_Exercise directions_: In the listing below, find the line containing "Chimney Crown Services San Pareil - BC" and the line containing "アセトアニリドを合成するため". Repeat exactly those two lines and every line between them, nothing more.

_Dataset extract_:
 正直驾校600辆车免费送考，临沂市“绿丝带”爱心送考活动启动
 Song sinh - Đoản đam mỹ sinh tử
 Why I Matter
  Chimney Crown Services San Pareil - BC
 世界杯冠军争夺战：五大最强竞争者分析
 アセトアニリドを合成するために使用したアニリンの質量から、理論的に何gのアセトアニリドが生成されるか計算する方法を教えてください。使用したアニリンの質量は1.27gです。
==
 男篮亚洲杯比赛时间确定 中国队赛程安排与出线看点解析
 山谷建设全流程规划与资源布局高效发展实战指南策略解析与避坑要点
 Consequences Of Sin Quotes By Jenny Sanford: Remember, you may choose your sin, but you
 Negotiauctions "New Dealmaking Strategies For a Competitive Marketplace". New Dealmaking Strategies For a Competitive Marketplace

_The answer_:
  Chimney Crown Services San Pareil - BC
 世界杯冠军争夺战：五大最强竞争者分析
 アセトアニリドを合成するために使用したアニリンの質量から、理論的に何gのアセトアニリドが生成されるか計算する方法を教えてください。使用したアニリンの質量は1.27gです。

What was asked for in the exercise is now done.